[What is being asked]: Please repeat, exactly as written, every line from the one containing "8Pcs Rear Suspension" through the last line of the records, both included, and leave out any pictures.

(Brief descriptive captions)
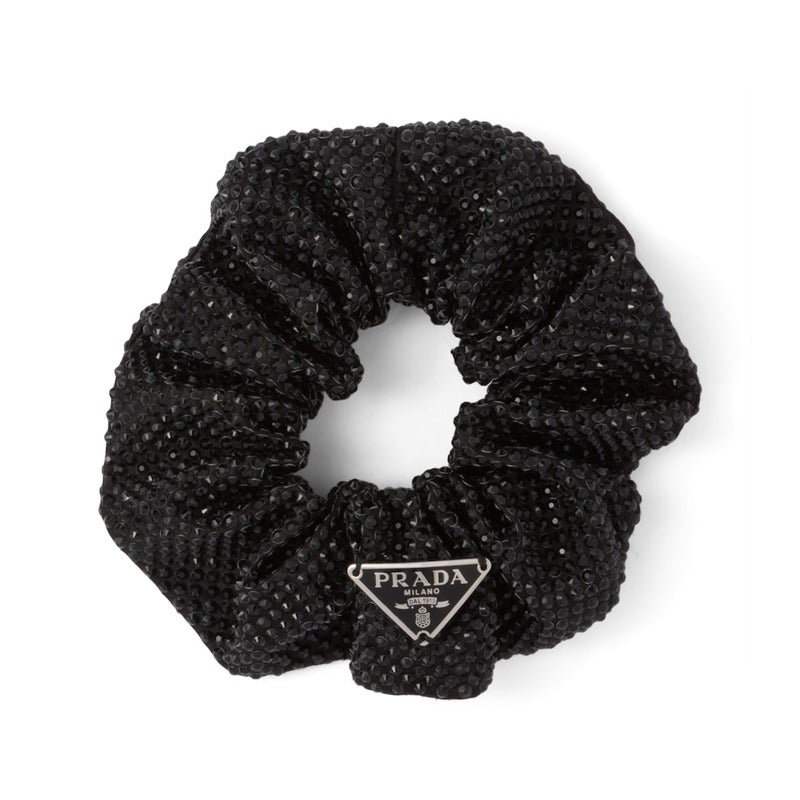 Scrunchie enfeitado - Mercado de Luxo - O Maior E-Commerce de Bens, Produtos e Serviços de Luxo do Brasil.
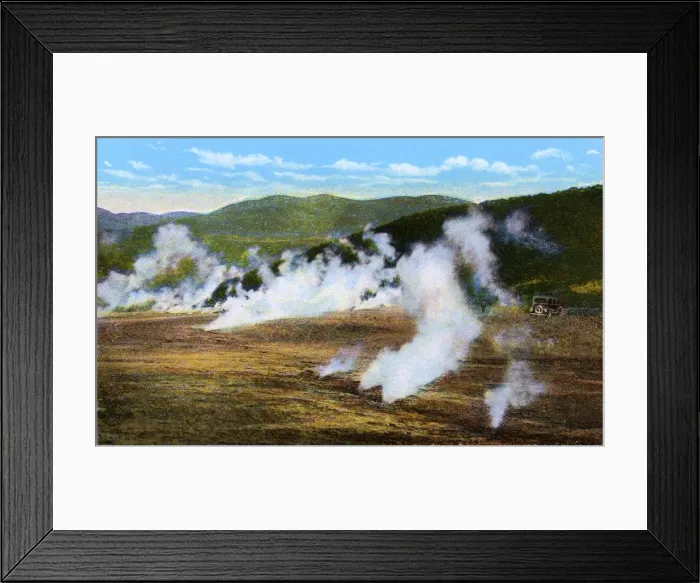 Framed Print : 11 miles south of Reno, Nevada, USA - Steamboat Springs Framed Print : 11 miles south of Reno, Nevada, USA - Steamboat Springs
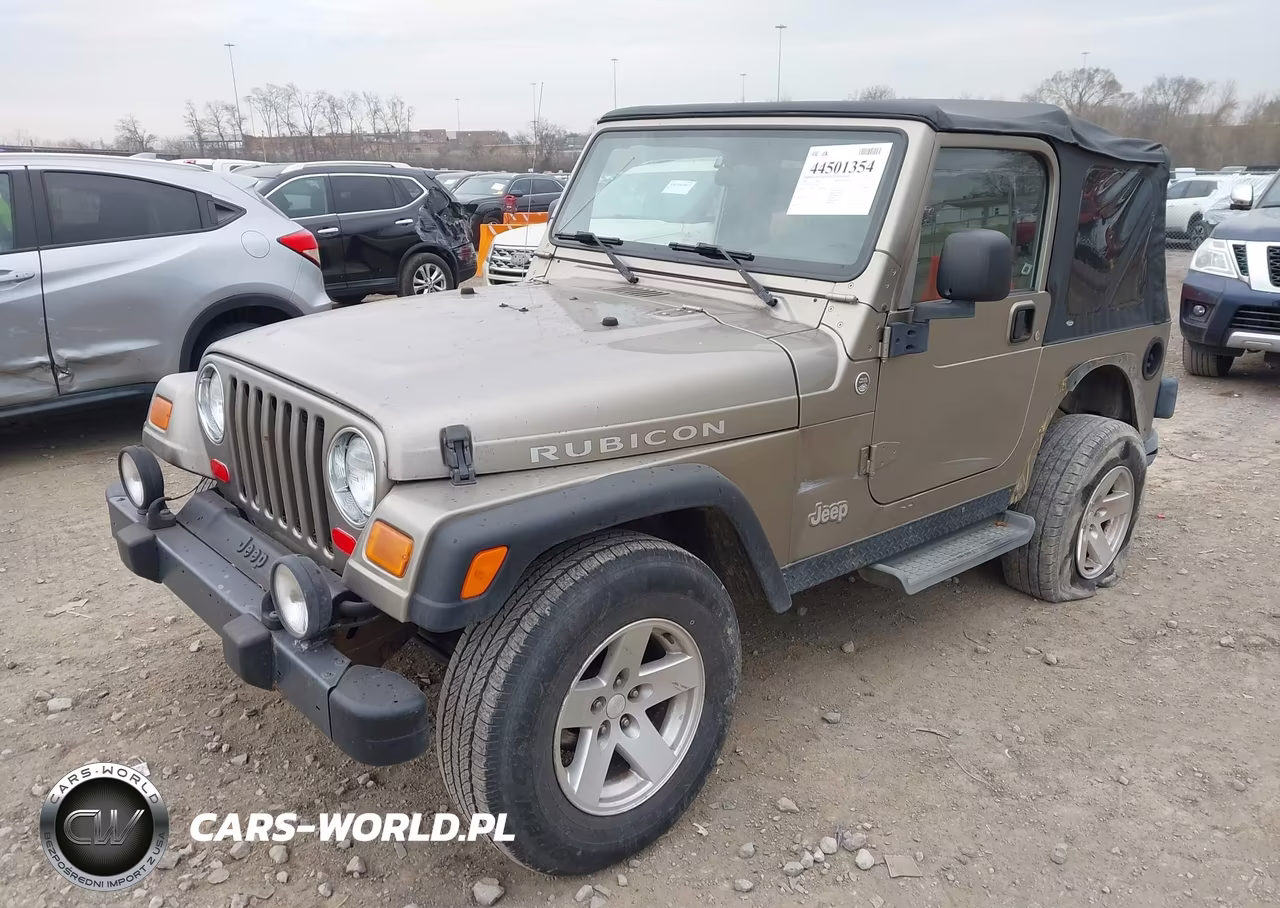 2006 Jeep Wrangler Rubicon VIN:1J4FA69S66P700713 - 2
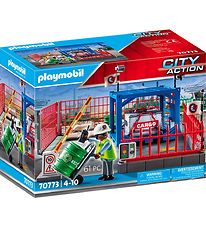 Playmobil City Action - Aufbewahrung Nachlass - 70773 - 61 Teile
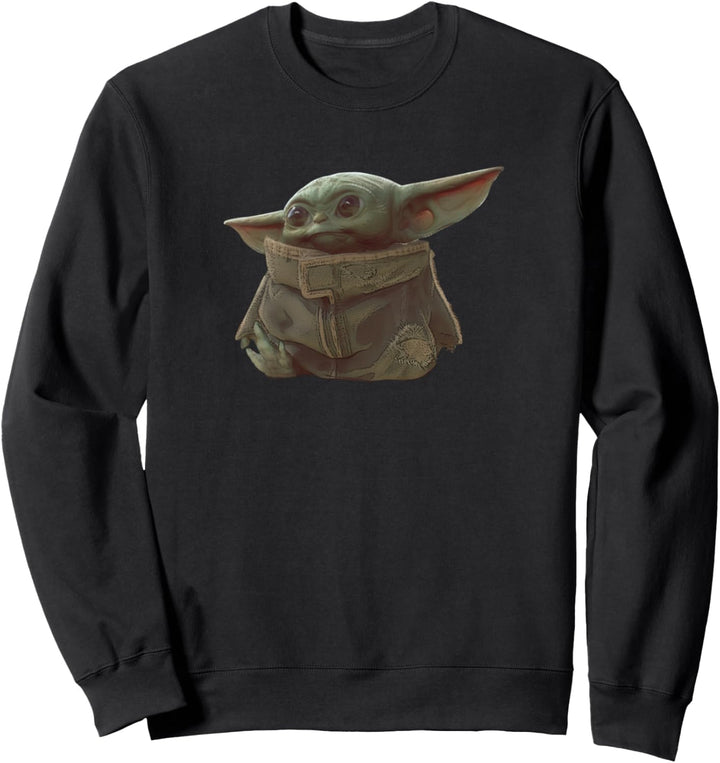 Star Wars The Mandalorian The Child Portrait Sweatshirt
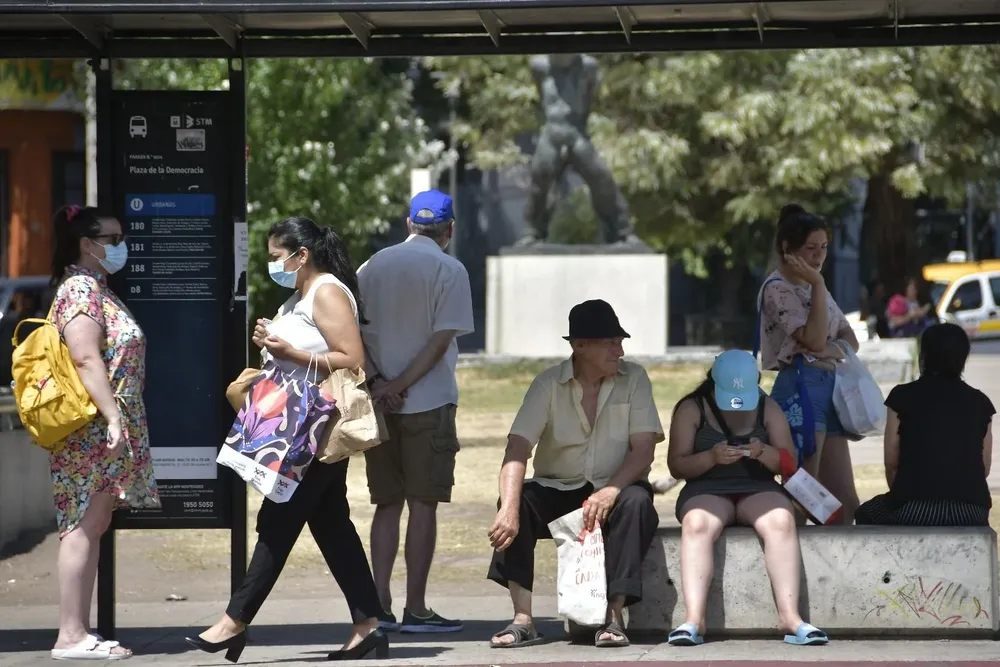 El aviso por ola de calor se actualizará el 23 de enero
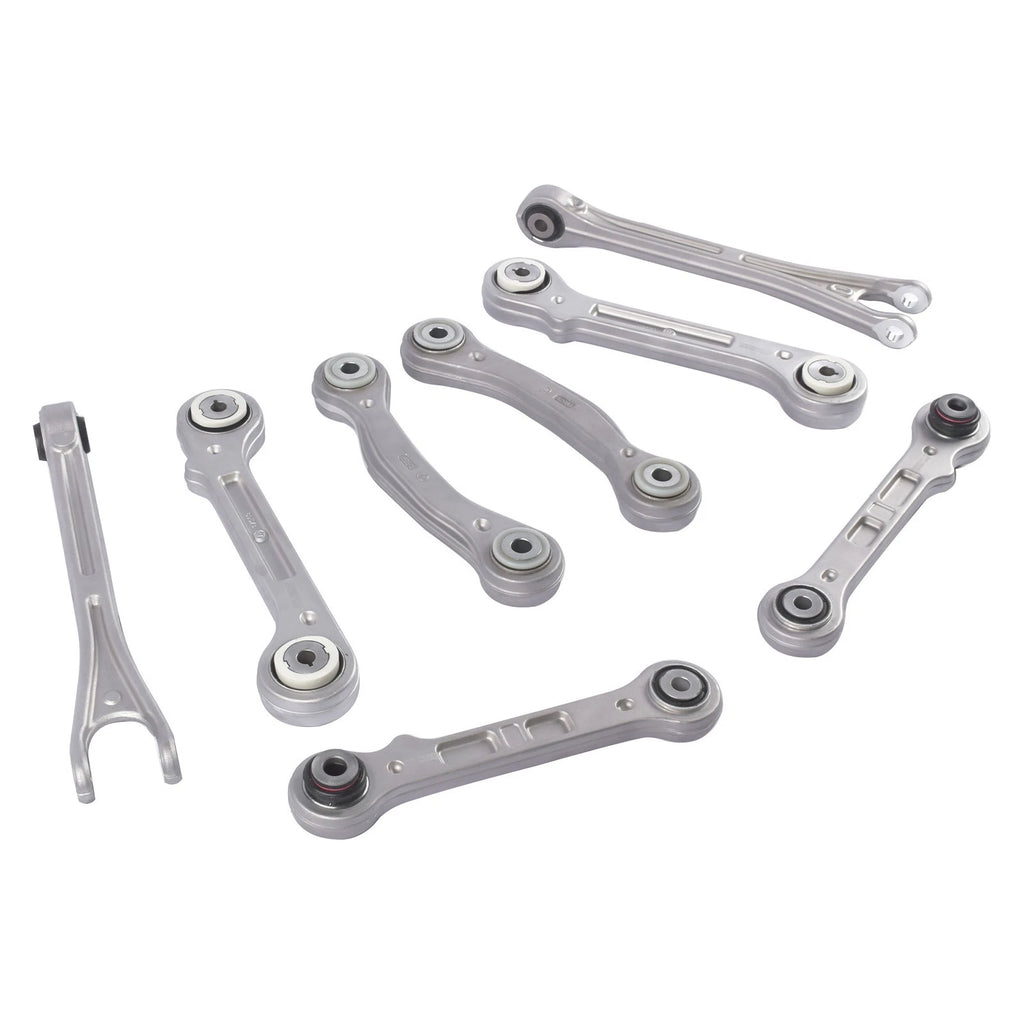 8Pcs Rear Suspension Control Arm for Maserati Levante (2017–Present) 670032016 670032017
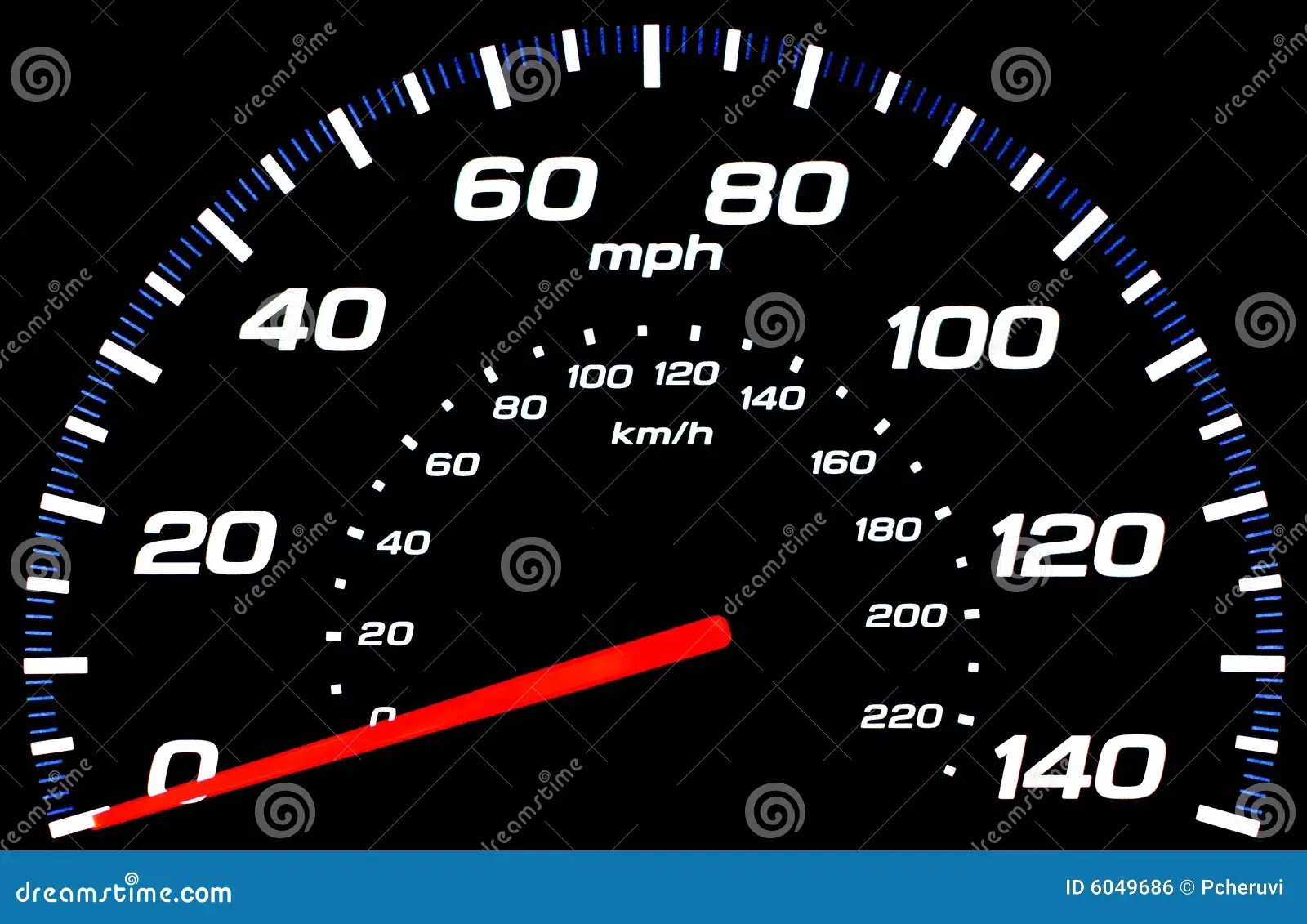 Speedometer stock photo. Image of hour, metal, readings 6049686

[Result]:
 8Pcs Rear Suspension Control Arm for Maserati Levante (2017–Present) 670032016 670032017
 Speedometer stock photo. Image of hour, metal, readings 6049686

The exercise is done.